> [PROVIDED DATA]:
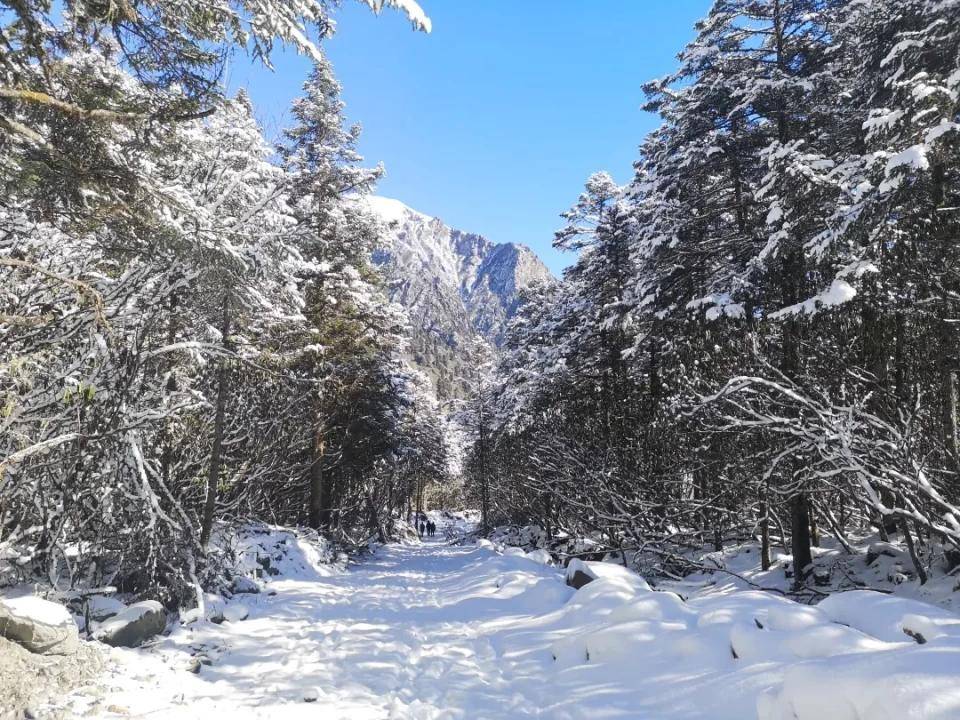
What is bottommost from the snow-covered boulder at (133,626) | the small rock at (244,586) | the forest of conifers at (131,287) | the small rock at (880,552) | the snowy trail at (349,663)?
the snowy trail at (349,663)

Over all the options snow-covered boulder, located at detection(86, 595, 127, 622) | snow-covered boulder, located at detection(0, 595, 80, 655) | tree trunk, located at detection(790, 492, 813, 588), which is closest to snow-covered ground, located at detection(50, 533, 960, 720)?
snow-covered boulder, located at detection(0, 595, 80, 655)

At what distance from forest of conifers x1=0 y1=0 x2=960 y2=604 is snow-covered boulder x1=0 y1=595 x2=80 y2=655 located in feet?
3.54

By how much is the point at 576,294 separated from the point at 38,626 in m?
16.6

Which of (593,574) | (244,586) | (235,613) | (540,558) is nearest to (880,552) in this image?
(593,574)

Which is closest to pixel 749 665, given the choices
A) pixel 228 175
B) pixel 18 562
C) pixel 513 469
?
pixel 18 562

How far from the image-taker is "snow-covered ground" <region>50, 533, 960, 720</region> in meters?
3.22

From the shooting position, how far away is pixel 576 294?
19.0 m

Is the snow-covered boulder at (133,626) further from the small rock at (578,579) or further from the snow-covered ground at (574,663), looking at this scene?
the small rock at (578,579)

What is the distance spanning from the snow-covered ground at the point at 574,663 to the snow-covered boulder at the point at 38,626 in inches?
20.0

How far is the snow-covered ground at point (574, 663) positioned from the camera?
10.6 feet

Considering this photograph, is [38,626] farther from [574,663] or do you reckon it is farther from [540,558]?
[540,558]

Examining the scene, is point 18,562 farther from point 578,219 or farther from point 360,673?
point 578,219

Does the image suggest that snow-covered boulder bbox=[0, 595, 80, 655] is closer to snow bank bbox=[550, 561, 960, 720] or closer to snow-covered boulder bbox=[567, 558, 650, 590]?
snow bank bbox=[550, 561, 960, 720]

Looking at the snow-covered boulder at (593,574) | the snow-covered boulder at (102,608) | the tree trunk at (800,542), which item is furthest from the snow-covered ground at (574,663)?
the tree trunk at (800,542)
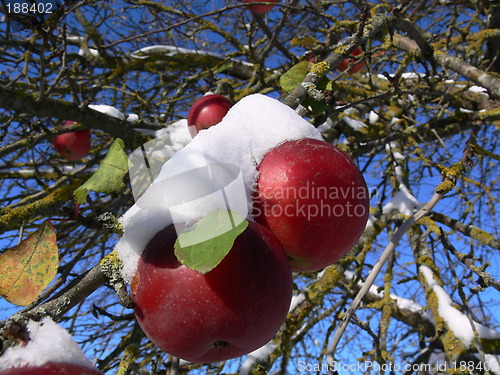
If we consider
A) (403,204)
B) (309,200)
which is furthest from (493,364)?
(309,200)

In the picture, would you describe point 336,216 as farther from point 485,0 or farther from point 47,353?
point 485,0

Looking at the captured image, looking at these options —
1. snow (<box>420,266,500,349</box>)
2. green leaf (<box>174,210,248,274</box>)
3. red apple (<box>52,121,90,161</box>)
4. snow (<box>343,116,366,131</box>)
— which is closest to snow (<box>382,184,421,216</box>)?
snow (<box>420,266,500,349</box>)

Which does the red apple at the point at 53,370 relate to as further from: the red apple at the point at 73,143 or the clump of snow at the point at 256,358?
the red apple at the point at 73,143

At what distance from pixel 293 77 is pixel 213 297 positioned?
2.18ft

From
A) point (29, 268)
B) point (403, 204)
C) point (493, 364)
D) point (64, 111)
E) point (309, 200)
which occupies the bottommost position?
point (493, 364)

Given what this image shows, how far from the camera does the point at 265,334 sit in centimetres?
63

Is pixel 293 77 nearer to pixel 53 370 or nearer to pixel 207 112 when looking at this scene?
pixel 207 112

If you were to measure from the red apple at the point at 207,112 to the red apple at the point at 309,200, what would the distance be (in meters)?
0.87

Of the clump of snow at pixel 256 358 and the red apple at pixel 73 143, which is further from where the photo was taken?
the red apple at pixel 73 143

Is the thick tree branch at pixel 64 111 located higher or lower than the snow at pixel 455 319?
higher

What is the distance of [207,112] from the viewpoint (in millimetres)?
1580

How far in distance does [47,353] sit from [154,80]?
3539 millimetres

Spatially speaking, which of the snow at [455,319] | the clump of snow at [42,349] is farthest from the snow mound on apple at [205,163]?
the snow at [455,319]

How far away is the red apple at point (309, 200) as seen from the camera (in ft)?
2.27
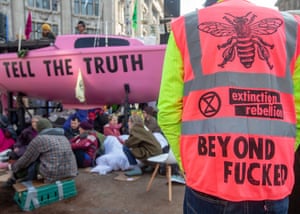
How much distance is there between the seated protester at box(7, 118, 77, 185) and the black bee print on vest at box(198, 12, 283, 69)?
3.29 metres

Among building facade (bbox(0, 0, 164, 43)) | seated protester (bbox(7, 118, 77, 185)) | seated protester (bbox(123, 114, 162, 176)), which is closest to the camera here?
seated protester (bbox(7, 118, 77, 185))

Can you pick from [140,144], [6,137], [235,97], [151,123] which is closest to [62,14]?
[6,137]

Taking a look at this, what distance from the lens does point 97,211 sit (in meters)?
4.00

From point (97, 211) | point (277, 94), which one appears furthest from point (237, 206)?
point (97, 211)

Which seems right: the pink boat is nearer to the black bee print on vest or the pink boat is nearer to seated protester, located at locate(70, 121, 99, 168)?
seated protester, located at locate(70, 121, 99, 168)

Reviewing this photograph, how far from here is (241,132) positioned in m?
1.22

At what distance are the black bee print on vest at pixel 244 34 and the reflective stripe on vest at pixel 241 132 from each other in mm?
20

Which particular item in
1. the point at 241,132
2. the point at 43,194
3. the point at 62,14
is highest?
the point at 62,14

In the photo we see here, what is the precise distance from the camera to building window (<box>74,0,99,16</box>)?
2991cm

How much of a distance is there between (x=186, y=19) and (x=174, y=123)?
41 cm

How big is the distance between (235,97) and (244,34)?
251 mm

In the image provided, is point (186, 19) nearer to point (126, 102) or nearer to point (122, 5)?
point (126, 102)

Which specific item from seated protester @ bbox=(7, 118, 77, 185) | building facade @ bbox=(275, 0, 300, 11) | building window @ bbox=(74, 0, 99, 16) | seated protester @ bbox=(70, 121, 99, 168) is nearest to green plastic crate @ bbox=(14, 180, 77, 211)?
seated protester @ bbox=(7, 118, 77, 185)

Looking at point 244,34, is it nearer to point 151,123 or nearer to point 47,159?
point 47,159
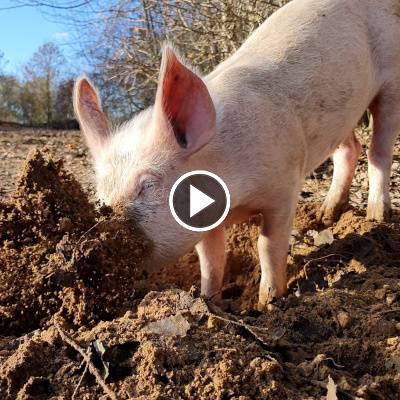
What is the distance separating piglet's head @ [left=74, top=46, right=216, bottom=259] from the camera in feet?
10.1

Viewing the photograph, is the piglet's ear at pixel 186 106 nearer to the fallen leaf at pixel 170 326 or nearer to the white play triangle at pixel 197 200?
the white play triangle at pixel 197 200

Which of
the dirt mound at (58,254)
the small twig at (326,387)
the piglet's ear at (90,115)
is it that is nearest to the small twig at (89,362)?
the dirt mound at (58,254)

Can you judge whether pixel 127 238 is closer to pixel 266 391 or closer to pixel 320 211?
pixel 266 391

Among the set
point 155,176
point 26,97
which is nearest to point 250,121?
point 155,176

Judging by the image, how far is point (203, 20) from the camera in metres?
10.4

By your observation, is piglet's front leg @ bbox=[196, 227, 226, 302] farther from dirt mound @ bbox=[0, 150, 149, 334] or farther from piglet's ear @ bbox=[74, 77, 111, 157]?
dirt mound @ bbox=[0, 150, 149, 334]

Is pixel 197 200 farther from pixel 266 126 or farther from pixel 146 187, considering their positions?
pixel 266 126

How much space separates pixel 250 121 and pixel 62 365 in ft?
6.82

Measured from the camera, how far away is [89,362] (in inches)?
79.0

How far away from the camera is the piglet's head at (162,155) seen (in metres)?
3.09
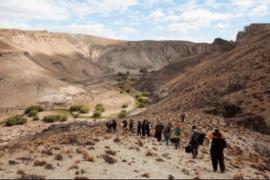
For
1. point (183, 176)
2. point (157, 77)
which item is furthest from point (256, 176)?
point (157, 77)

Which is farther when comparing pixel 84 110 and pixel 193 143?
pixel 84 110

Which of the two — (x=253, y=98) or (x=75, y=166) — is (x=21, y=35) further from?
(x=75, y=166)

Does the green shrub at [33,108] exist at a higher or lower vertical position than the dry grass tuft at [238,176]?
lower

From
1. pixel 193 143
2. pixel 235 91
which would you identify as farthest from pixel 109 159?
pixel 235 91

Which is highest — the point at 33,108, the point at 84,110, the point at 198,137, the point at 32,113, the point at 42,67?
the point at 42,67

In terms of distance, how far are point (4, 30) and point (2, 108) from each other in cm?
7424

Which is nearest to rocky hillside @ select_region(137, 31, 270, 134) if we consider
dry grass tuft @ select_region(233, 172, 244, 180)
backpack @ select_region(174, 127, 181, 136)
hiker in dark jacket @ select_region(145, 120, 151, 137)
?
hiker in dark jacket @ select_region(145, 120, 151, 137)

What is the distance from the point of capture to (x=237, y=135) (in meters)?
29.6

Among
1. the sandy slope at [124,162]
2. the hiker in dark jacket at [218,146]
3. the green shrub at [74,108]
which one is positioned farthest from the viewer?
the green shrub at [74,108]

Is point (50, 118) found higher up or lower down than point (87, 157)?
lower down

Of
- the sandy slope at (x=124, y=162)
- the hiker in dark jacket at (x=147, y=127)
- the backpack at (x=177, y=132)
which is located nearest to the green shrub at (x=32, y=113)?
the hiker in dark jacket at (x=147, y=127)

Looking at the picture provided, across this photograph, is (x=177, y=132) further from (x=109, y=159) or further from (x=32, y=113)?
(x=32, y=113)

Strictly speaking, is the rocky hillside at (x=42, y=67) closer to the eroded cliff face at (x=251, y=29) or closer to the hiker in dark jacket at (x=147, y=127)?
the eroded cliff face at (x=251, y=29)

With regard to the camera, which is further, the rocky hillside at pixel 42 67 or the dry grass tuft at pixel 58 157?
the rocky hillside at pixel 42 67
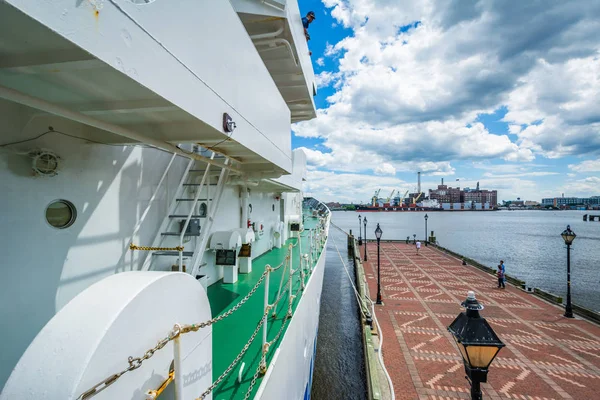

> [WHAT YOU WILL DO]:
Copy the rows word for word, starting with the line containing "Strictly speaking, is" and continuing through the end of the rows. Omit the pictures from your answer.

> [FINAL RESULT]:
Strictly speaking, is the rocky hillside at (x=42, y=67) closer to the eroded cliff face at (x=251, y=29) or closer to the hiker in dark jacket at (x=147, y=127)?
the eroded cliff face at (x=251, y=29)

With regard to the camera, which is further, the rocky hillside at pixel 42 67 or the dry grass tuft at pixel 58 157?
the rocky hillside at pixel 42 67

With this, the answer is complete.